Thursday 14 March 2024

AI takes a giant LEAP

Eki sent me a link to three SORA* videos.  And one he made  for a  for a competition. AI did the script, narration, video, edit with a prompt. He said some day AI could doing  his job. When Midjourney came out a couple of years ago people who thought  ‘what a hoot’, are out of a jobs today. Better check if you’re on the endangered species list.  For the time being Open AI is keeping Sora under wraps until it can figure out how to control its use. As they say, ‘good luck with…

There’s a monster in our midst, smarter than US. Geoffrey Hinton, the god-father of AI, is spooked by his creation. And hopes to hell someone figures out how to rein it in. 50% of the world holds elections in 2024. Fake AI crap will flood social media.  What’s to stop it?   Trump & Co. are hyper-ventilating.
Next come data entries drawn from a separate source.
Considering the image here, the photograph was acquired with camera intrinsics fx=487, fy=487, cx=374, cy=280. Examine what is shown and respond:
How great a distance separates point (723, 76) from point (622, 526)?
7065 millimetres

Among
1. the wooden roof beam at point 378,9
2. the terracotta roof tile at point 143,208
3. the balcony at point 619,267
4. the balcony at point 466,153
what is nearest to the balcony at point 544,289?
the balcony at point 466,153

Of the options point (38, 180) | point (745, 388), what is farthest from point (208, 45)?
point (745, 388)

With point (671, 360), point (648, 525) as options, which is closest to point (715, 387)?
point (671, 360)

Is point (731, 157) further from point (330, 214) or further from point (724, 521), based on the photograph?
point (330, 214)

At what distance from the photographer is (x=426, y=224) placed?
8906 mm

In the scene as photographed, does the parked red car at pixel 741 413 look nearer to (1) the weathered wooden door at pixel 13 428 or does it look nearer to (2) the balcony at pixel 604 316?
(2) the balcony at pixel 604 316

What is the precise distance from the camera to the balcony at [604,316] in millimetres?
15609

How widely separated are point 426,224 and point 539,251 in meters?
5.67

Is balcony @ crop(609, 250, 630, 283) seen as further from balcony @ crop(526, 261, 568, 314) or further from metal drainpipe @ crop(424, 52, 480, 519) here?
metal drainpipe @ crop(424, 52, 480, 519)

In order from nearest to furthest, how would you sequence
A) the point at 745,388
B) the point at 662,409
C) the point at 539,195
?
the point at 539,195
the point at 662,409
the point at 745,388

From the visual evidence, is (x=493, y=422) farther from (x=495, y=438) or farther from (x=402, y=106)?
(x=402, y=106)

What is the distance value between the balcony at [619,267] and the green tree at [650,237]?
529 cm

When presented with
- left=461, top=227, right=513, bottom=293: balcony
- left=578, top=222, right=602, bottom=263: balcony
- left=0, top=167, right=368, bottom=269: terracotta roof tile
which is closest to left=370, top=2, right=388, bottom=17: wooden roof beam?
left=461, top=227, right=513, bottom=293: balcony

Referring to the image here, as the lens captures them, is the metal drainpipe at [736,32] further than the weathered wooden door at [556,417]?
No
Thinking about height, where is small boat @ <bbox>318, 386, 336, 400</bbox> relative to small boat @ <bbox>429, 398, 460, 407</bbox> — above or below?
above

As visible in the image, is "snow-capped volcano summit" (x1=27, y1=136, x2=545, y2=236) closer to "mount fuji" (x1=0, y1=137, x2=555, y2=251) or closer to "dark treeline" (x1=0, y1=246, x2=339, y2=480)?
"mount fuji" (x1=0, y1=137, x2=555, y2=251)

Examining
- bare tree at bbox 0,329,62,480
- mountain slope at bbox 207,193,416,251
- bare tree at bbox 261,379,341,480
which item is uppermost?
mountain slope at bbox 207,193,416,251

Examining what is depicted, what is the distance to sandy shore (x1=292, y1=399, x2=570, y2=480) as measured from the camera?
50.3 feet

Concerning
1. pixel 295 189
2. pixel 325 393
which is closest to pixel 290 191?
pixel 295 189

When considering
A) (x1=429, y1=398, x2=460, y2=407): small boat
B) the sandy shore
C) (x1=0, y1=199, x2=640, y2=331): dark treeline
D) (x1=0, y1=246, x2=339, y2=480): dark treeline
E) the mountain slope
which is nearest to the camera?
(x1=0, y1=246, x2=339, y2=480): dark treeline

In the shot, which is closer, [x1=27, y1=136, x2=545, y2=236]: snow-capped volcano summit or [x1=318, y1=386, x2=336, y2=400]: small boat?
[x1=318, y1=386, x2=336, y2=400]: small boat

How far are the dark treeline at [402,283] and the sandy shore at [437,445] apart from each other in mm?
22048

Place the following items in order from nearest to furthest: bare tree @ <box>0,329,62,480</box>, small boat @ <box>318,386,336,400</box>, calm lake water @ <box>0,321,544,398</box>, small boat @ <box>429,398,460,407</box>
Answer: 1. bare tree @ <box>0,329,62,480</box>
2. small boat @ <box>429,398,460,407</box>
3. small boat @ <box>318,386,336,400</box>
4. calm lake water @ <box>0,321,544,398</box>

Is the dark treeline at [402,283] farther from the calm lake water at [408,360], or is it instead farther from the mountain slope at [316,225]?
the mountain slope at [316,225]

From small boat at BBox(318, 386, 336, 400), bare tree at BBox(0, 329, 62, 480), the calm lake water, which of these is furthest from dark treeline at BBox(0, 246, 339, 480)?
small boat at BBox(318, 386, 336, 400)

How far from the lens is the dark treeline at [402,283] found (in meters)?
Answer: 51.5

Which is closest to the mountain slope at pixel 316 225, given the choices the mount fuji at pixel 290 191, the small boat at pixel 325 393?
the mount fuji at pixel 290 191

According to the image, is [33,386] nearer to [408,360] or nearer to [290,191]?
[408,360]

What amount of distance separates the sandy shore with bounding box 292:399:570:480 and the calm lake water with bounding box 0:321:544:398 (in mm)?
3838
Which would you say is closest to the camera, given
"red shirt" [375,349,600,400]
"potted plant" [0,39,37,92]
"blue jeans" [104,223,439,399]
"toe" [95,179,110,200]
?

Eki says AI is in its pre-teen phase. You can bet that it’s going to get smarter and more versatile. Without answers it’s better to sit back, pour a glass a glass of something, strong, smoke a joint, meditate.  Or as Gestalt-ers say as infinitum: ‘stay in the  here and now’.  AI is here for better or worse. 

*Japanese word for ’sky’

Sources: Eki, New York Times, Economist

Next week: ‘Double, double, toil and trouble……’: *  3rd party candidates for US     president 2024 

*Three witches in Macbeth

Note: When Maggy sent me this blog, it took me a few seconds to remember which giant leap we are talking about - they come at a pace where "a week ago" is ancient history. Since the SORA announcement, there have been many other giant leaps already.
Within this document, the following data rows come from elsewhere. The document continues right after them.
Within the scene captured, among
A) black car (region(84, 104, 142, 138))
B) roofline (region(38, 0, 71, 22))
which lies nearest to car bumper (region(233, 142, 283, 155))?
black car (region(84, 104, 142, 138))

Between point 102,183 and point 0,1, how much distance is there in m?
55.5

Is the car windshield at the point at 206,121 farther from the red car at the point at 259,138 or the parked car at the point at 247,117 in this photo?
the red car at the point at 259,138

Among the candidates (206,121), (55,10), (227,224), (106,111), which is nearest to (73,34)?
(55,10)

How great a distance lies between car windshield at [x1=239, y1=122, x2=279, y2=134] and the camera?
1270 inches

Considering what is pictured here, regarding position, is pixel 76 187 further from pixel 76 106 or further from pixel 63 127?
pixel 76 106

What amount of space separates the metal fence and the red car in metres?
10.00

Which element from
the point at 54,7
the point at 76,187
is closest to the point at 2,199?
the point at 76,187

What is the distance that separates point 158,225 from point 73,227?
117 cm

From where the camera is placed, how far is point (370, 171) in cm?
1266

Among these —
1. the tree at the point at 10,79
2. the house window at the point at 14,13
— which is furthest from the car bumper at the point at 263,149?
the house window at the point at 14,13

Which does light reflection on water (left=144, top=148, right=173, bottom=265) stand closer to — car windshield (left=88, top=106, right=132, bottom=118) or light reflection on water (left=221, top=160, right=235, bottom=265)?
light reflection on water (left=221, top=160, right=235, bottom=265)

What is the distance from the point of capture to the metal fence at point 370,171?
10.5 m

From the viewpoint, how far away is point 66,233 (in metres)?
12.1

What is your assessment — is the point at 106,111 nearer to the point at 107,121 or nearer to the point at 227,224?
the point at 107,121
There's a fully autonomous software engineer called Devin, an AI that can not only do code, but also all other steps required in making applications: research, plan, test, compile and deploy. Essentially, it is a computer program that can make computer programs without human intervention. Claude 3 was announced, and it apparently outperforms ChatGPT 4Stable Diffusion 3 is coming too, and it seems to be better than Dall-E 3 or Midjourney - and it also does videos. And then there's also another breakthrough with OpenAI brains - Figure-01 (video above) is a humanoid robot that is not only dexterous, but can also see, hear - and think. Essentially, it is the robot from science fiction films - a real life cousin of 3CPO (Before you ask, it's the golden robot from Star Wars, Maggy). As far as video goes, the "Chinese Amazon", Alibaba, announced a new model called EMO AI. It can take any image, and any song or speech, and make the image perform to the audio. 
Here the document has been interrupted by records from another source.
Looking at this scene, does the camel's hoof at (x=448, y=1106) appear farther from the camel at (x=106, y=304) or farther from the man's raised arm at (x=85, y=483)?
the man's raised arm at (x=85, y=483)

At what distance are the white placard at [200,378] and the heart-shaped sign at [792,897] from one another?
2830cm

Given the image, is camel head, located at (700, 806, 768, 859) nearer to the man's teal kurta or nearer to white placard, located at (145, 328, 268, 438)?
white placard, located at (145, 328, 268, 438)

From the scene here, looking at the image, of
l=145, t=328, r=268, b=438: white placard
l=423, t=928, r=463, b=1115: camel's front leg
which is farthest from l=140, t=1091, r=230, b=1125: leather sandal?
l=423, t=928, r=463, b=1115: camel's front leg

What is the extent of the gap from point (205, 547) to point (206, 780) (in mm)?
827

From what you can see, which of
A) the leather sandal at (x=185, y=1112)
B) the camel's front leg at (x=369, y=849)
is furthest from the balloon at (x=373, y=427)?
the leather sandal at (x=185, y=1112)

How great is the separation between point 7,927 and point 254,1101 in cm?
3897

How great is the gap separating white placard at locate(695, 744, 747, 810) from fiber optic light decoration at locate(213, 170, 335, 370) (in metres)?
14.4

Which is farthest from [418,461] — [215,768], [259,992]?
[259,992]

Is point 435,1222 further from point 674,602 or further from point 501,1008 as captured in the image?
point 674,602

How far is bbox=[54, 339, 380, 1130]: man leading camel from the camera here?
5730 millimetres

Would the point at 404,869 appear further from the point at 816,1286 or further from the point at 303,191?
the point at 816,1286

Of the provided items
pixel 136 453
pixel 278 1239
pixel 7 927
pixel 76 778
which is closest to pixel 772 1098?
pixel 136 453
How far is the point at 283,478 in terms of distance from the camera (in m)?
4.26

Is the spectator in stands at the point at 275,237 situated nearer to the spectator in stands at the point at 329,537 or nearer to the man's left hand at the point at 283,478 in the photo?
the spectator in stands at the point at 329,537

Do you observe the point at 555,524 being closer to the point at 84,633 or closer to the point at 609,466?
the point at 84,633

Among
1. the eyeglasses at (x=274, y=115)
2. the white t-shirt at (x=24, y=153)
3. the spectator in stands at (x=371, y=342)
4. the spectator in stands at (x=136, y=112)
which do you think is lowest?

But back to SORA. Sora is a video-generating AI that can make long (up to a minute) videos that are nearly indistinguishable from actual footage, with a lot of motion and even emotion. I'm of course already using the state-of-the-art-available-now video generators in my work, but they are nowhere near SORA - yet - but even as-is they are good enough to many tasks: creating elements for further manipulation, even full-screen videos as long as the clip is short (2-4 seconds or so) and the motion is minimal.

SORA could also be used to create, well, pretty much anything. Including using it for nefarious purposes. So, just like they did with ChatGPT, OpenAI has a period of testing and aligning the model to acceptable values. We will get our hands on it some day, but it can take months. But when we do, it will be interesting, not least for the future of my discipline, visual effects production.